A full, word-for-word copy of the listing below is needed; leave the images out of it.

- - - -

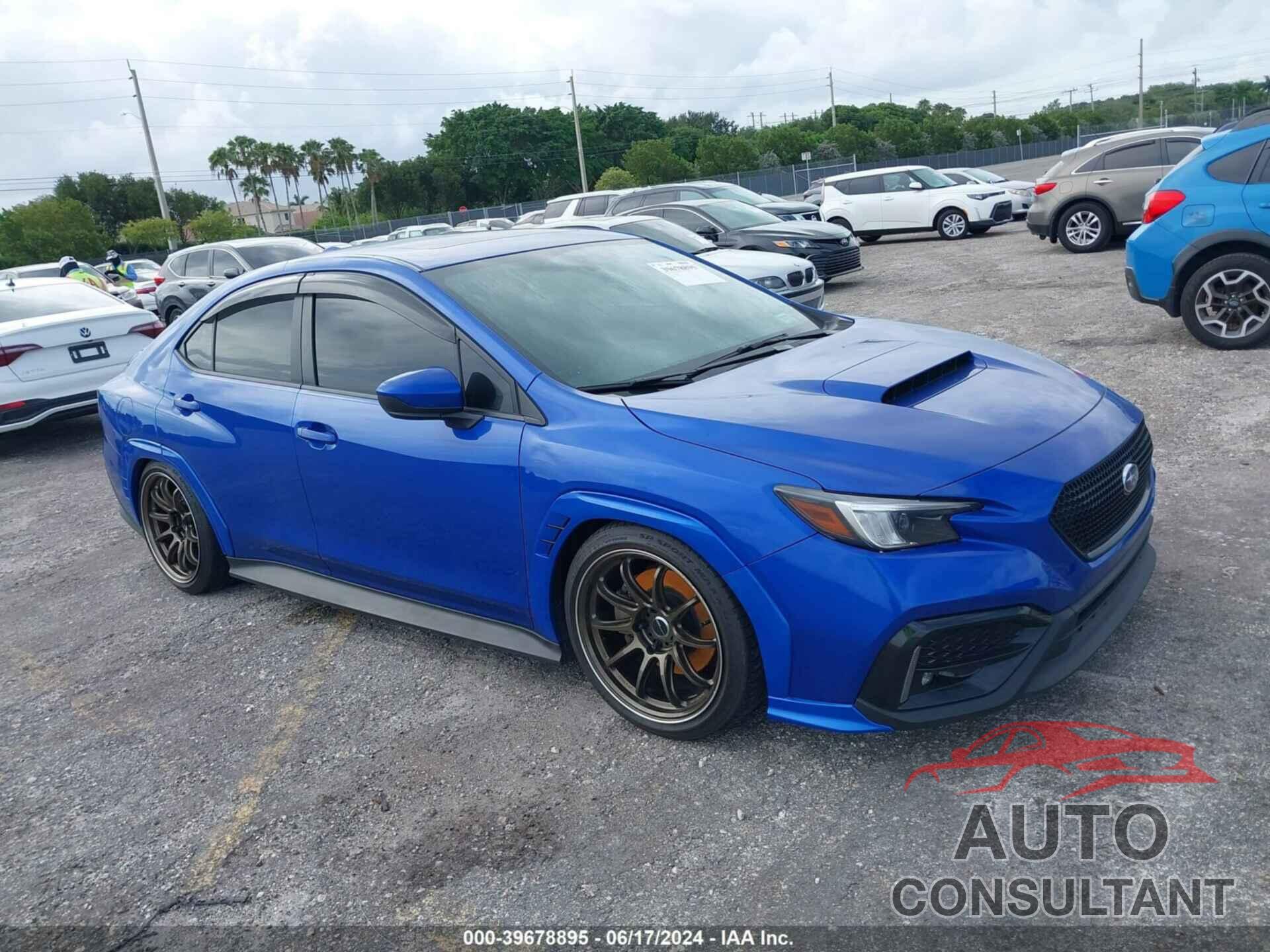 SUBARU WRX 2022 - JF1VBAF63N9016459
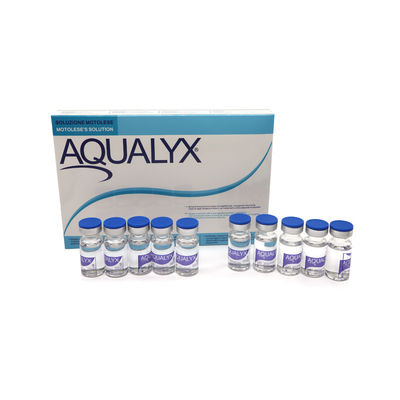 Wstrzykiwacz Aqualyx Skuteczne wstrzykiwacze rozpuszczalne tłuszcze do odchudzania 8Ml X 10 vail Aqualyx
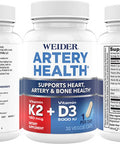 Artery Health for Heart Immune and Bone Support with Vitamin K2 180mcg Vitamin D3 5000iu 30 Veggie Capsules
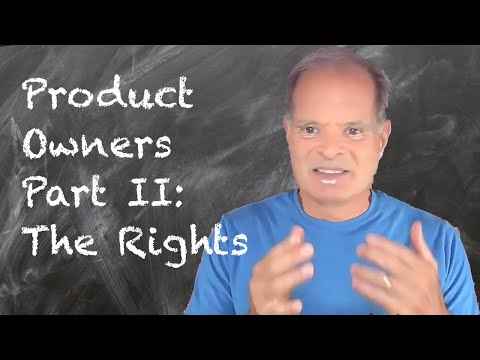 023 Product Owner Part II The Rights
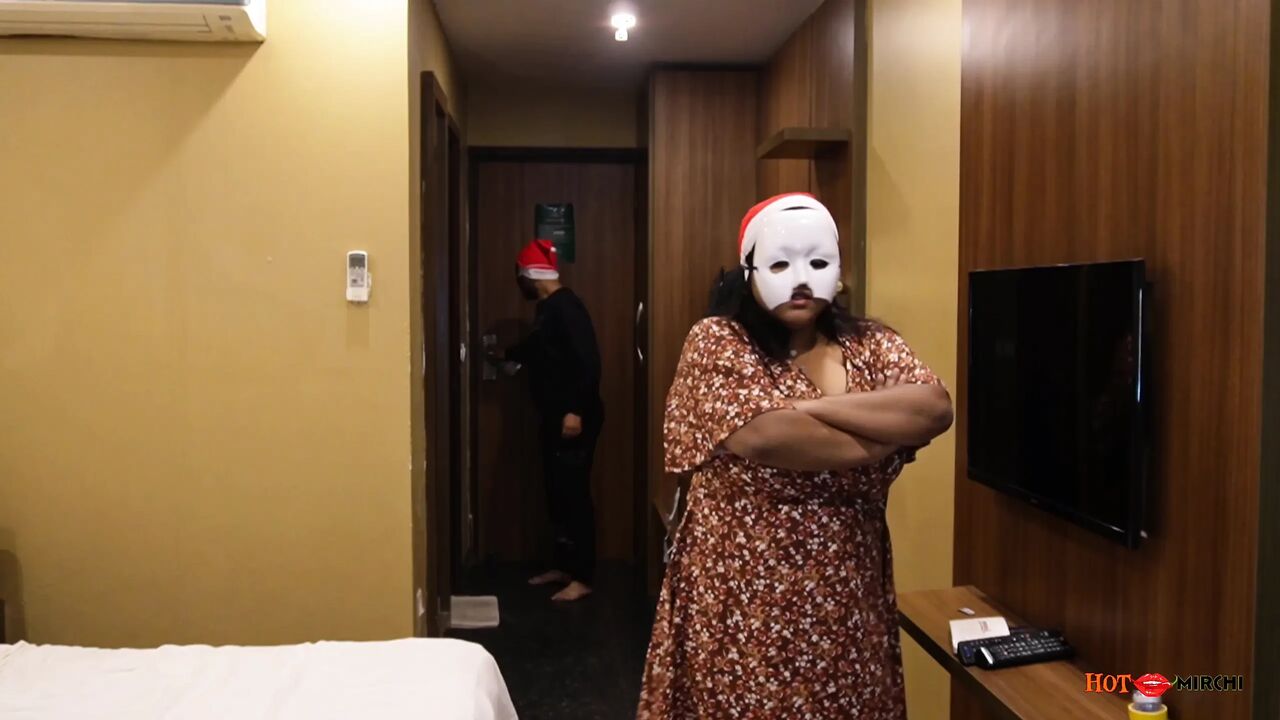 Christmas Party Turned Into XXX-mas, Angry Busty Wife Loves Christmas Fuck.
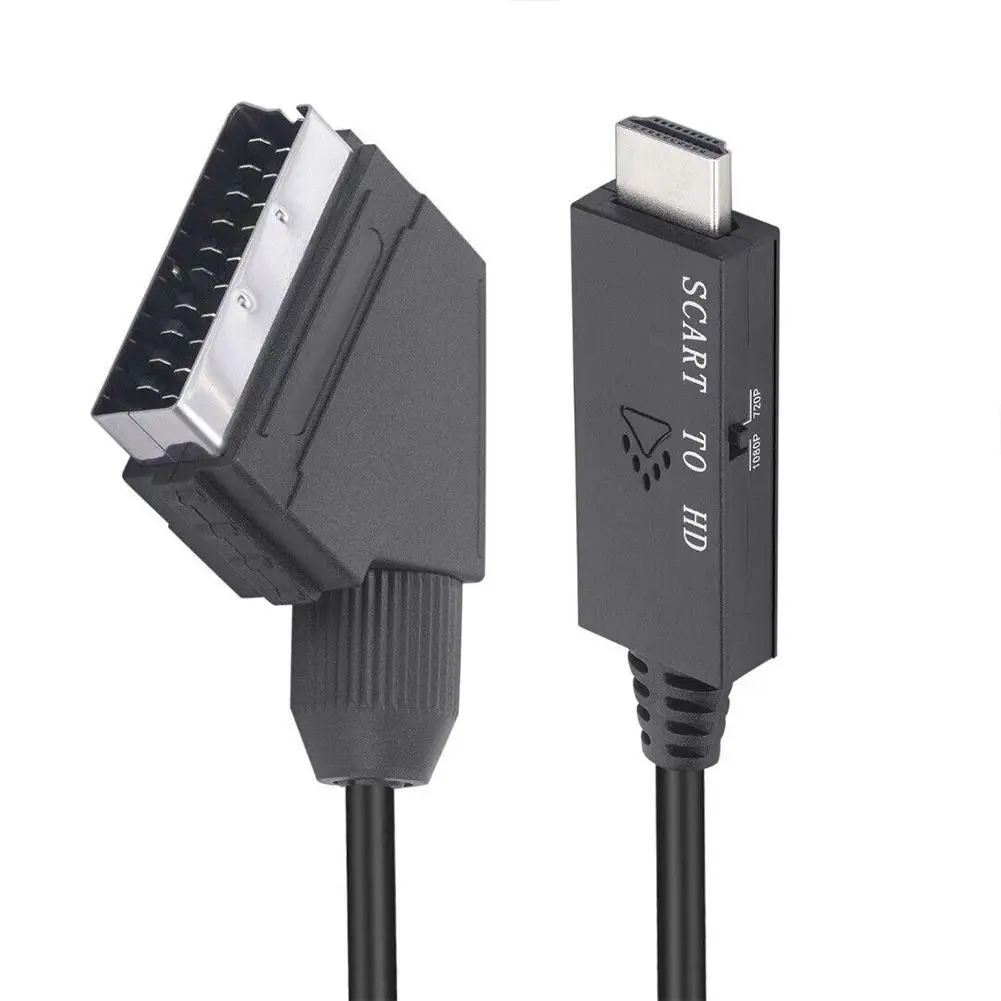 Адаптер для аудио и видео кабеля HD 1080P Scart в Hdmi-совместимый преобразователь Scart вход в Hdmi-совместимый выход
Адаптер для аудио и видео кабеля HD 1080P Scart в Hdmi-совместимый преобразователь Scart вход в Hdmi-совместимый выход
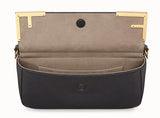 Double F Leather Handbag, Black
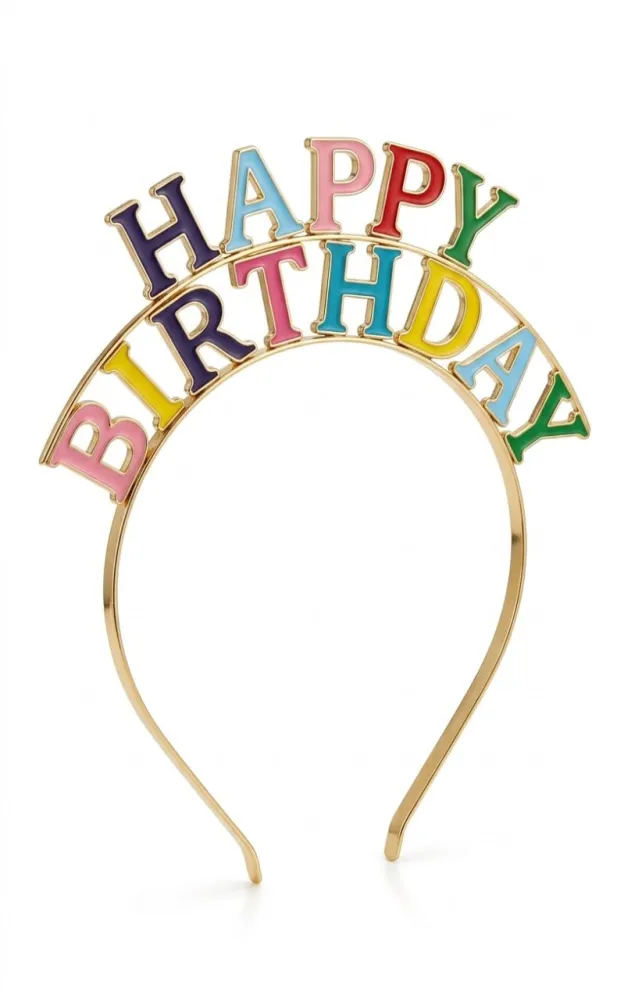 DIADEMA METAL HAPPY BIRTDAY COLORES PFM-10167201
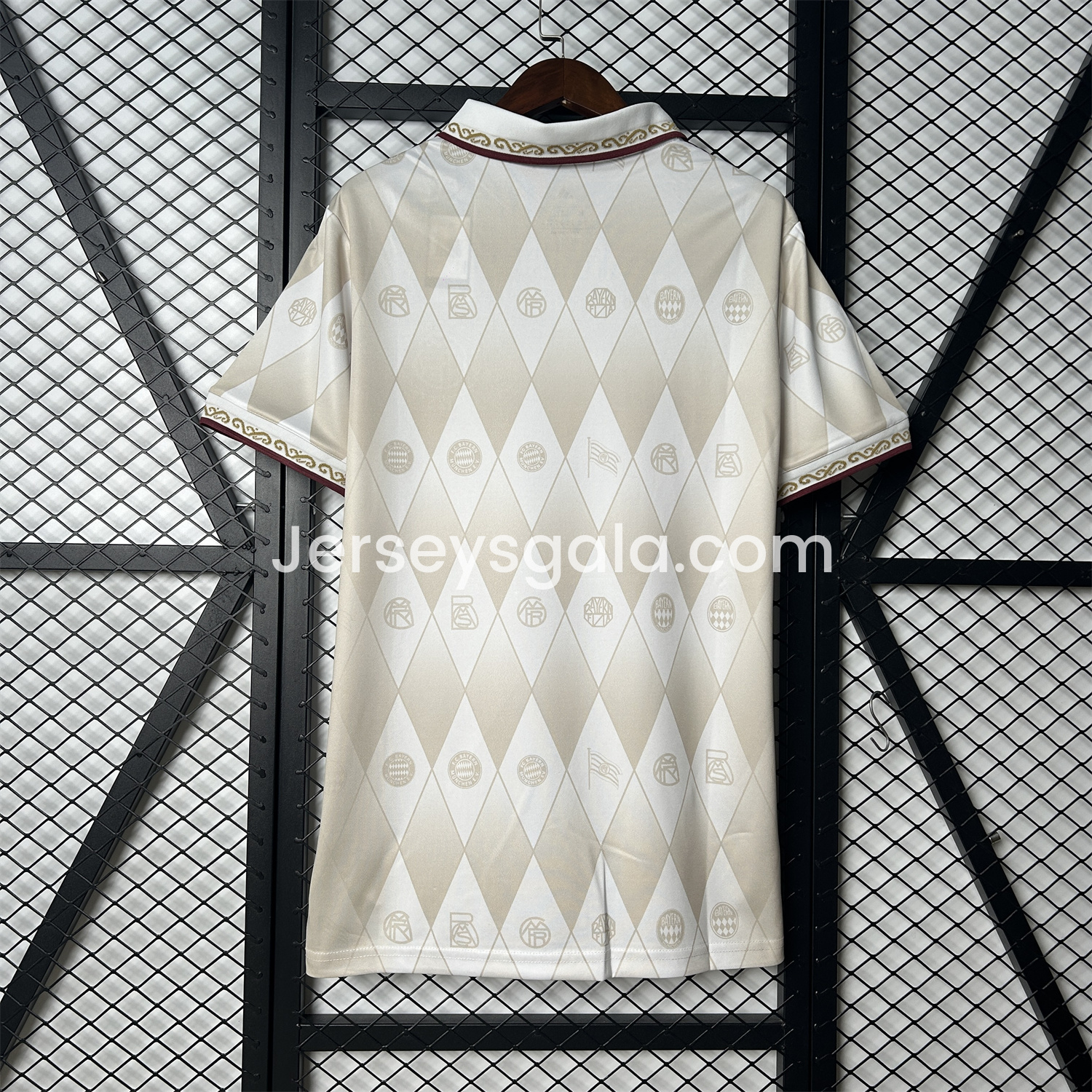 Bayern Munich 2025 125th Anniversary Diamond Pattern Special Edition Jersey - Fans Version - SOCCERDEALSHOP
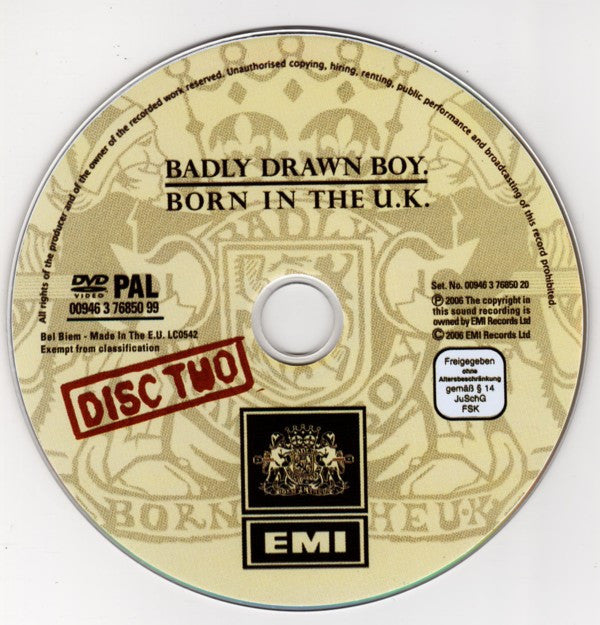 Badly Drawn Boy : Born In The U.K. (CD, Album + DVD-V, PAL + Dlx, Ltd)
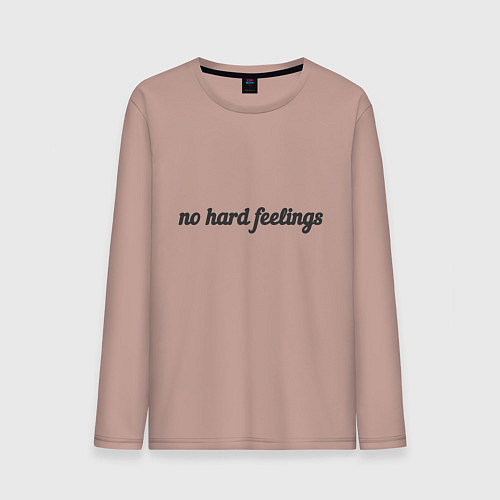 Мужской лонгслив No hard feelings / Пыльно-розовый – фото 1
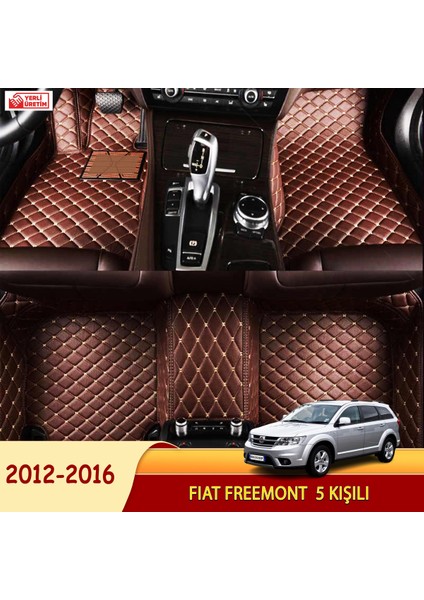 MİREN Fiat Freemont 2012-2016 5 kişili Uyumlu 5d Havuzlu Suni Deri OTO PASPAS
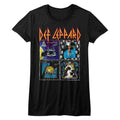 Def Leppard 80Salbums Womens T-Shirt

- - - -

• **Expected answer**
 SUBARU WRX 2022 - JF1VBAF63N9016459
 Wstrzykiwacz Aqualyx Skuteczne wstrzykiwacze rozpuszczalne tłuszcze do odchudzania 8Ml X 10 vail Aqualyx
 Artery Health for Heart Immune and Bone Support with Vitamin K2 180mcg Vitamin D3 5000iu 30 Veggie Capsules
 023 Product Owner Part II The Rights
 Christmas Party Turned Into XXX-mas, Angry Busty Wife Loves Christmas Fuck.
 Адаптер для аудио и видео кабеля HD 1080P Scart в Hdmi-совместимый преобразователь Scart вход в Hdmi-совместимый выход
Адаптер для аудио и видео кабеля HD 1080P Scart в Hdmi-совместимый преобразователь Scart вход в Hdmi-совместимый выход
 Double F Leather Handbag, Black
 DIADEMA METAL HAPPY BIRTDAY COLORES PFM-10167201
 Bayern Munich 2025 125th Anniversary Diamond Pattern Special Edition Jersey - Fans Version - SOCCERDEALSHOP
 Badly Drawn Boy : Born In The U.K. (CD, Album + DVD-V, PAL + Dlx, Ltd)
 Мужской лонгслив No hard feelings / Пыльно-розовый – фото 1
 MİREN Fiat Freemont 2012-2016 5 kişili Uyumlu 5d Havuzlu Suni Deri OTO PASPAS
 Def Leppard 80Salbums Womens T-Shirt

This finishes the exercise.